Around Vancouver, graffiti appears in waves
Graffiti isn’t a victimless crime. Just ask Scott Latham. While some people find the illegal painting appealing, Latham estimates that over a 10-year period, tagging and other forms of vandalism have cost him as much as $20,000.
A vice-president of the West Broadway Business Association and a property owner in the area, Latham told the Straight that graffiti is a problem that his organization discusses on a regular basis.
“Over the last few years up till the present”¦we were just starting to feel like we were getting it under control,” Latham said in a telephone interview. “Then in the last year, we all have commented in our monthly meetings that we’re noticing an increase again.”
Latham noted that it’s difficult to say what’s causing the perceived rise in graffiti. But he also stated that WBBA members started noticing more tagging around the time that the City of Vancouver gutted its graffiti-management program.
In December 2009, Vancouver city council approved a round of budget cuts that withdrew funding for the program. Despite saving the city $300,000 annually, the cutbacks resulted in the loss of an array of tools—such as support for community “paint outs”—long used to keep Vancouver’s graffiti problem at bay.
Two tags in particular seem to have exploded over the past few months. One, an illegible scribble usually found on sidewalks and utility poles, has appeared in dozens of locations along West Broadway and Davie Street, as well as on Granville Street all the way from Kerrisdale to the downtown core. The second, a cleaner piece sprayed in handwriting that reads “I love you”, is equally prolific, found everywhere from Gastown to Kitsilano.
But the anecdotal evidence brought to the Straight’s attention isn’t matched by the Vancouver Police Department’s crime-incident reports.
According to VPD statistics, variation in the monthly number of incidents of mischief—the category graffiti falls into—has barely changed over the past year.
Neal Carley, an assistant engineer with the City of Vancouver, told the Straight by phone that one possible explanation for the apparently negligible change in graffiti incidence is that citizens may have taken matters into their own hands.
“We’ve provided less support to private-property owners,” Carley conceded. “My personal opinion would be that private-property owners have taken up or have stepped up to the plate and are continuing on with the direction of the programs that we had initiated.”
But Const.
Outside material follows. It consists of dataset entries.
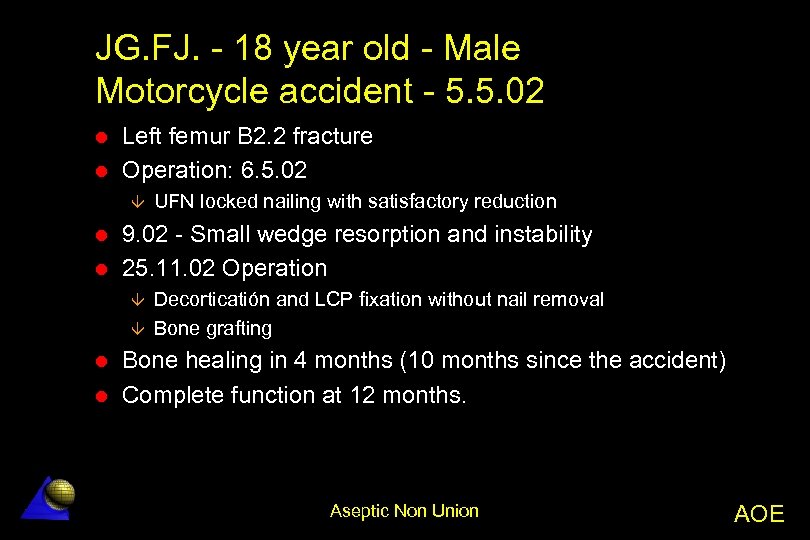 JG.FJ. - 18 year old - Male
Motorcycle accident - 5.5.02

- Left femur B2.2 fracture
- Operation: 6.5.02
  - UFN locked nailing with satisfactory reduction
- 9.02 - Small wedge resorption and instability
- 25.11.02 Operation
  - Decorticatión and LCP fixation without nail removal
  - Bone grafting
- Bone healing in 4 months (10 months since the accident)
- Complete function at 12 months.

Aseptic Non Union

AOE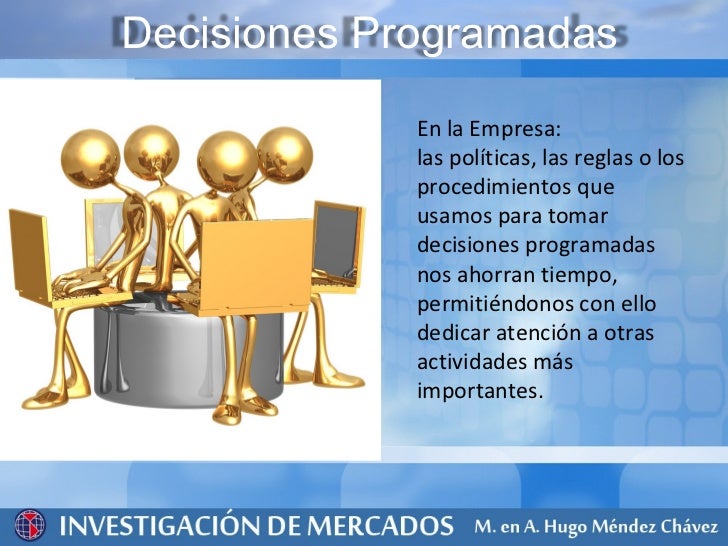 Decisiones Programadas

En la Empresa:
las políticas, las reglas o los procedimientos que usamos para tomar decisiones programadas nos ahorran tiempo, permitiéndonos con ello dedicar atención a otras actividades más importantes.

INVESTIGACIÓN DE MERCADOS M. en A. Hugo Méndez Chávez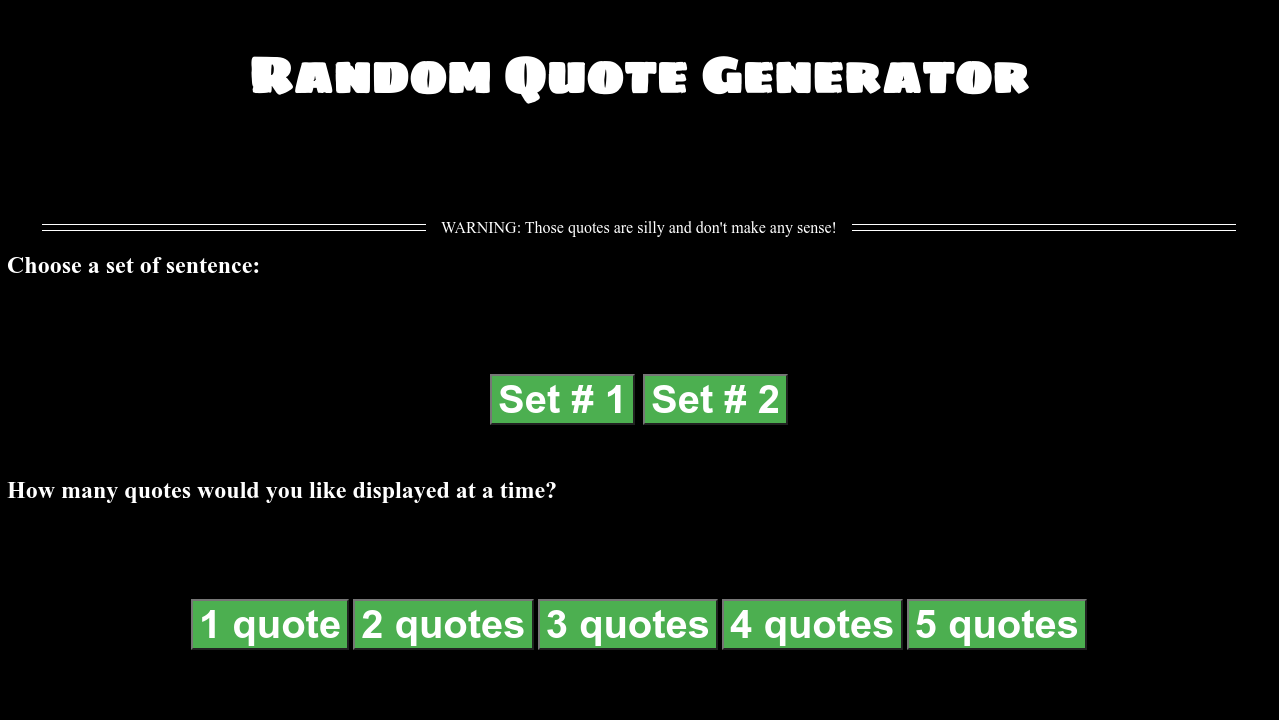 Random Quote Generator

WARNING: Those quotes are silly and don't make any sense!

Choose a set of sentence:

Set # 1 Set # 2

How many quotes would you like displayed at a time?

1 quote 2 quotes 3 quotes 4 quotes 5 quotes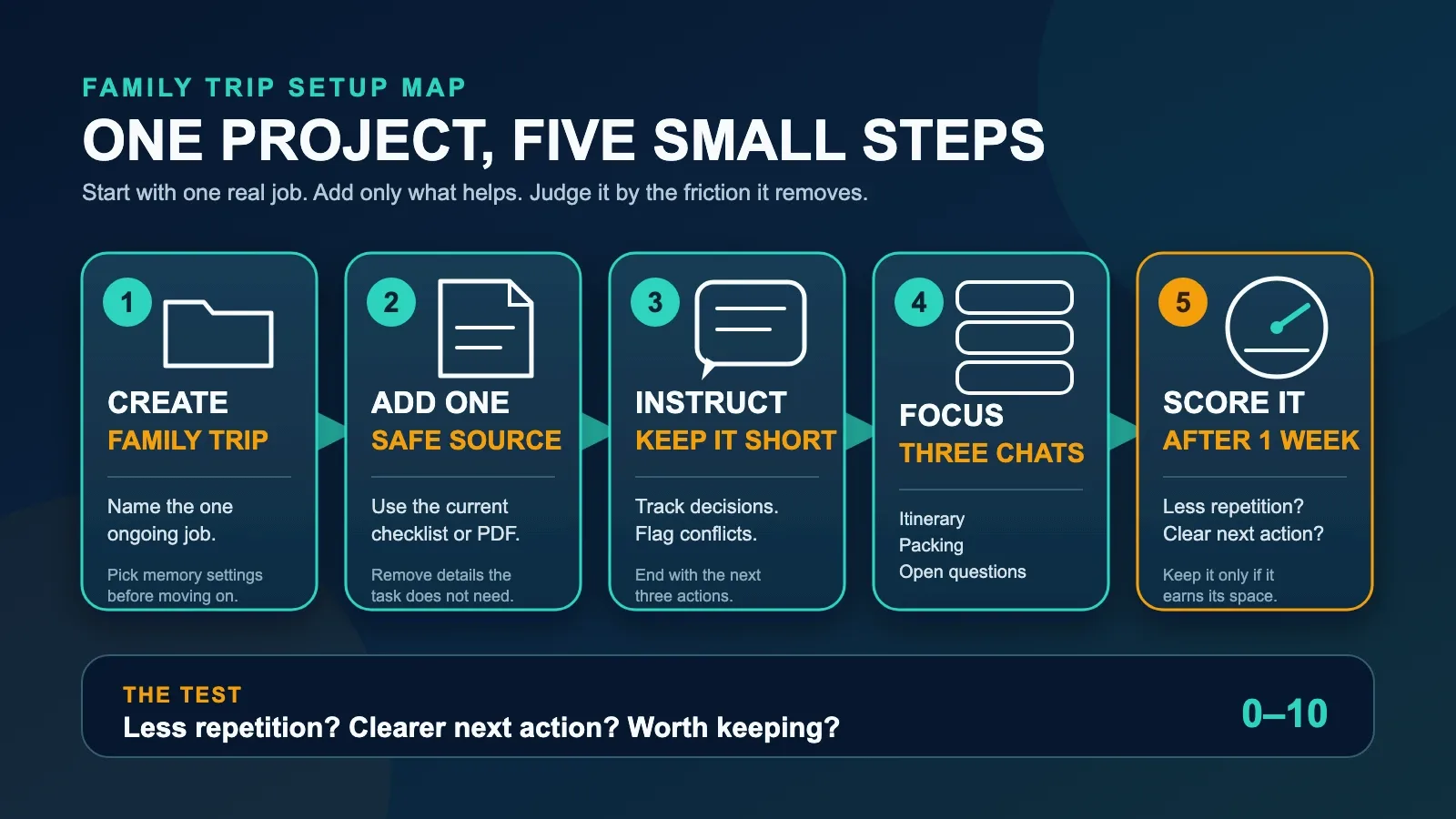 FAMILY TRIP SETUP MAP

ONE PROJECT, FIVE SMALL STEPS

Start with one real job. Add only what helps. Judge it by the friction it removes.

1

CREATE
FAMILY TRIP

Name the one ongoing job.

Pick memory settings before moving on.

2

ADD ONE
SAFE SOURCE

Use the current checklist or PDF.

Remove details the task does not need.

3

INSTRUCT
KEEP IT SHORT

Track decisions. Flag conflicts.

End with the next three actions.

4

FOCUS
THREE CHATS

Itinerary
Packing
Open questions

5

SCORE IT
AFTER 1 WEEK

Less repetition? Clear next action?

Keep it only if it earns its space.

THE TEST
Less repetition? Clearer next action? Worth keeping?

0–10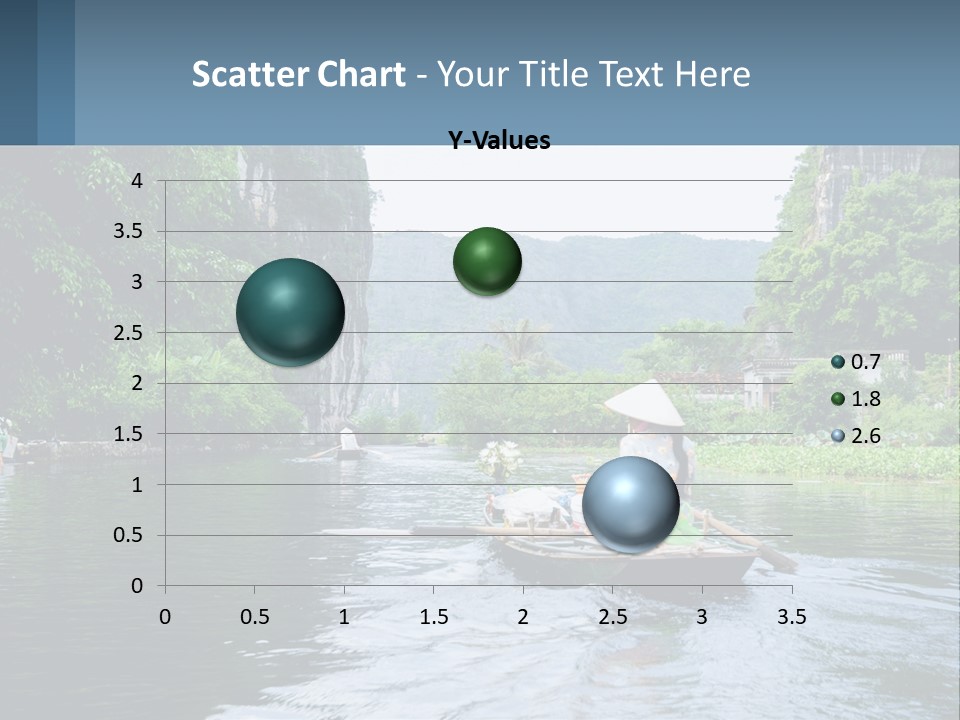 Scatter Chart - Your Title Text Here

Y-Values

4
3.5
3
2.5
2
1.5
1
0.5
0

0 0.5 1 1.5 2 2.5 3 3.5

0.7
1.8
2.6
John Braithwaite, a community policing officer responsible for the Broadway corridor, said he’s noticing more graffiti popping up, and he speculated that incidents are simply going unreported.
His colleague Const. Lindsey Houghton, a spokesperson for the VPD, told the Straight that graffiti outbreaks are known to occur.
“Having worked in youth services for a few years, you see certain ebbs and flows in certain tags,” he explained by phone. “It all depends on the time of year and whether or not a certain youth or young adult is in an area at a given time.”
Houghton said the city’s December budget cuts left vacant the position of the VPD graffiti investigator. But he emphasized that the department’s hundreds of officers are out on the street and monitoring vandalism.
“They know that if all of a sudden we see a graffiti artist doing hundreds of thousands of dollars in damage, we are, of course, going to be assigning detectives and following up on that,” Houghton said.
Jason Statler photo.
Latham agreed that graffiti seems to come in waves. He praised the city’s mural program—which still exists but saw its funding eliminated with the December 2009 budget—as an effective deterrent against tagging.
“We all know that it is the property owner’s responsibility to get graffiti covered up as fast as possible,” Latham said. But, he added, a proactive solution to graffiti is to get a mural painted on a business’s property. “I got one put on one of my buildings and it totally deterred graffiti,” he said.